The landing of decentralized finance
DeFi is the English abbreviation for decentralized finance -decentralized finance- and is used to name a financial ecosystem built on blockchain technology. Its main characteristic lies in the fact that it is the users themselves who exchange (supply and demand) assets and financial services directly among themselves, without intermediaries, to use them as an investment or financing mechanism, for example.
How does DeFi work?
To understand how decentralized finance works, you must first understand the environment in which they operate. As we have already said, they use blockchain or ‘chain of blocks’, which consists of a network of participants connected to each other without the need for a central server and that is capable of transferring data and assets in a completely secure way and under the surveillance of the users themselves. In addition, DeFi operations are governed by smart contracts (intelligent contracts, in English), which are computer programs that also work with blockchain and that are executed automatically as the parameters that the parties involved establish in advance are met.
In other words, decentralized finance uses blockchain technology to store and transfer assets digitally, ensuring compliance with agreements by all participants thanks to smart contracts.
What are DeFi for?
Taking into account that the concept of decentralized finance is still very recent, both its potential and the uses that can be given to it will depend largely on what the users themselves demand, in addition to the regulations that can be implemented in the future. At the moment, there are already individuals and companies that are investing and financing each other using DeFi applications as a bridge to connect supply with demand, and using blockchain as a guarantee of security for transactions.
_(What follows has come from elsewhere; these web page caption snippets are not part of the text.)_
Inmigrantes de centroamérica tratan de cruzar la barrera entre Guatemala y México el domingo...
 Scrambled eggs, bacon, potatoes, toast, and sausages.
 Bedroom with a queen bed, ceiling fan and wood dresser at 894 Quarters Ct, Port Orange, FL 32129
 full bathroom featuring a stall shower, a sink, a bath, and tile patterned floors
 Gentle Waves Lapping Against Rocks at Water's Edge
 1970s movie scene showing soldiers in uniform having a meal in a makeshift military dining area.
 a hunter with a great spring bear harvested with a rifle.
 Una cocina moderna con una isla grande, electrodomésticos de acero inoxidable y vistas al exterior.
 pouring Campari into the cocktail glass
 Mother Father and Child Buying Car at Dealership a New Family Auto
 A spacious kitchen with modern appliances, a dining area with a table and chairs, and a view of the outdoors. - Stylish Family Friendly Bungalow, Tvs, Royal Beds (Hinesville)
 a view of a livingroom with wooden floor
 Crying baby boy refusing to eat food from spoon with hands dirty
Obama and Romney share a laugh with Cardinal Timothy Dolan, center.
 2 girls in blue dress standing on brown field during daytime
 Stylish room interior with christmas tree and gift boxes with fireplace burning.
What is needed to use DeFi?
Virtually anyone with Internet access can be part of this financial ecosystem and can even create and offer services, such as loans, or evolve and combine other existing services thanks to the fact that DeFi applications are built with open source, that is, that its software or computer system is available to the public to be used free of charge and even copied, improved or adapted according to the needs of each case.
To access decentralized finance applications, it is necessary to have a virtual purse or wallet in which the tokens -interchangeable digital assets- are deposited, which is the ‘exchange currency’ used to operate in blockchain technology, and which can also be bought initially with legal tender money such as the euro, dollar, etc.
An example of the use of a DeFi application is that of a user who programs a smart contract to sell a number of tokens, such as cryptocurrencies, when they reach a specific price, seeking profitability. There is also the case of the user who wants to buy and prepares the smart contract to make the purchase automatically when said tokens are at the desired value. In both cases, the operations are executed automatically and without the intermediation of a third party, thus giving rise to decentralized financial agreements.
Things to keep in mind about DeFi
As we have seen, being a decentralized financial ecosystem, it lacks regulations by third parties. While in the traditional financial system it is possible to verify the identity and information of a person to evaluate aspects such as the debt profile when granting a loan, for example, in blockchain technology the identity is a public key, but that is not says nothing about the person behind. This lack of identification hinders aspects such as the prevention of crimes or tax fraud, among others.
Another factor to take into account is related to the security of financial assets, since in DeFi platforms it is the users who are in charge of guarding their own assets through access and authentication keys to enter financial applications. This means that they do not have the support of any entity that can provide or restore said information in the event of loss or theft, which causes the total loss of the assets.